A mulher, hoje com sua sexualidade mais legitimada e esclarecida, espera do homem um determinado desempenho, espera, mais do que nunca, obter satisfação sexual. Muito se fala hoje dos homens que não sabem aonde fica o clitóris. Ao passo que isso acontece, hoje o homem encontra barras na cultura para subjulgar a mulher em sua fantasia e, paralelamente, no âmbito sexual, ainda é convidado a performar sua virilidade/potência.
A crise moderna da masculinidade reside no fato de que o homem se vê numa encruzilhada em que, de um lado, assiste uma queda gradual da centralidade fálica na estrutura social, pondo à prova seus privilégios e, de outro, ainda é convidado pela mulher, a sede da realização masculina, a performar uma sexualidade viril. Por confundir pênis e falo, anatomia (natureza) e cultura, o homem resiste em elaborar sua castração e construir um novo exercício de masculinidade.

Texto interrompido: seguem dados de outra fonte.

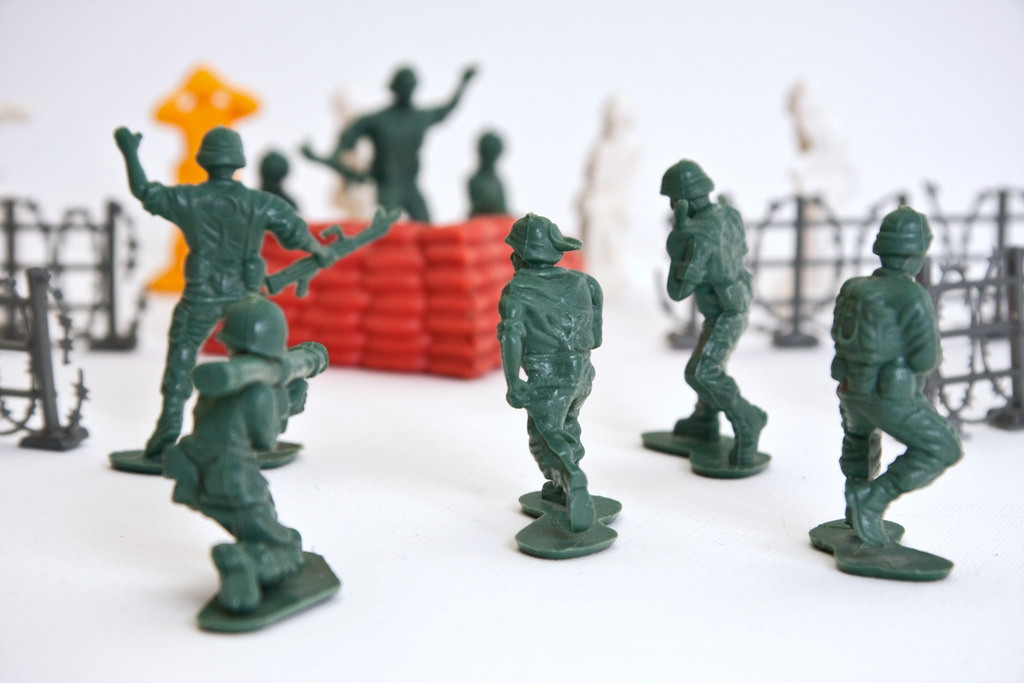 A bunch of green toy soldiers staging a combat scene, trying to destroy the enemy's defenses. The plastic figurines represent several different army men from World War II, heading towards some barbwire fences and a mock-up orange wall.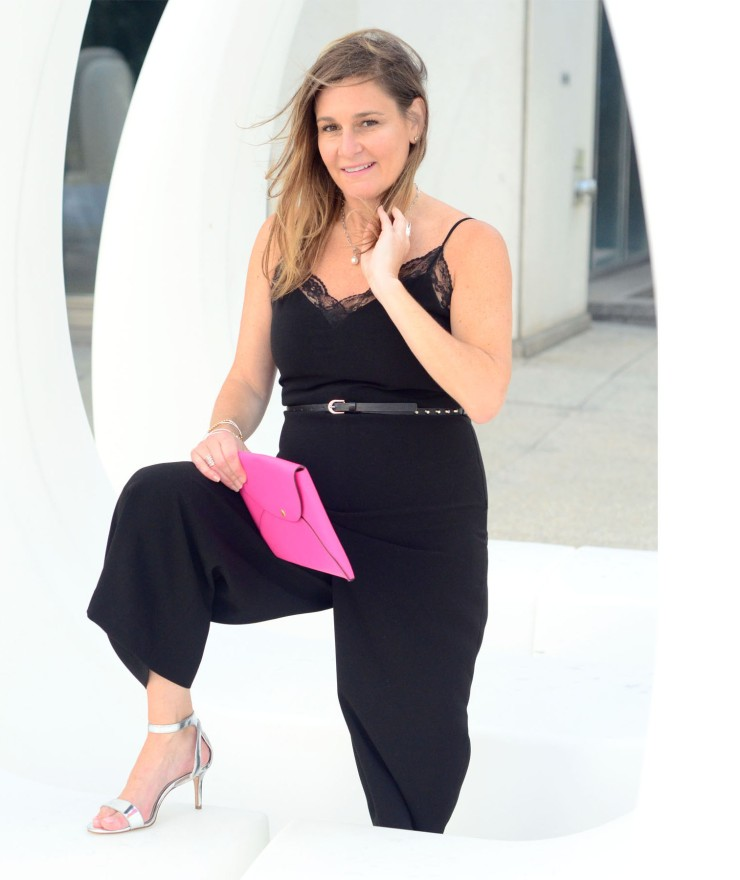 women-i-work-with-bethany-nagy-black-jumpsuit-pink-purse-silver-sandals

Cada vez mais nos distanciamos de uma lógica binária do 0 e 1, que compreende a mulher como o 0 (conjunto vazio, marcado por uma ausência) e o homem como o 1 (positivado pela existência fálica) e caminhamos em direção a como os sujeitos se situam nesse conjunto infinito entre 0 e 1. Não no sentido de uma extinção dos gêneros masculino e feminino, mas no sentido de que, como aponta o psicanalista Alfredo Jerusalinsky, a ‘‘investidura fálica’’ pode vir de um homem, uma mulher, de um ‘‘meio-homem’’ ou uma ‘‘quase-mulher’’, o que seja.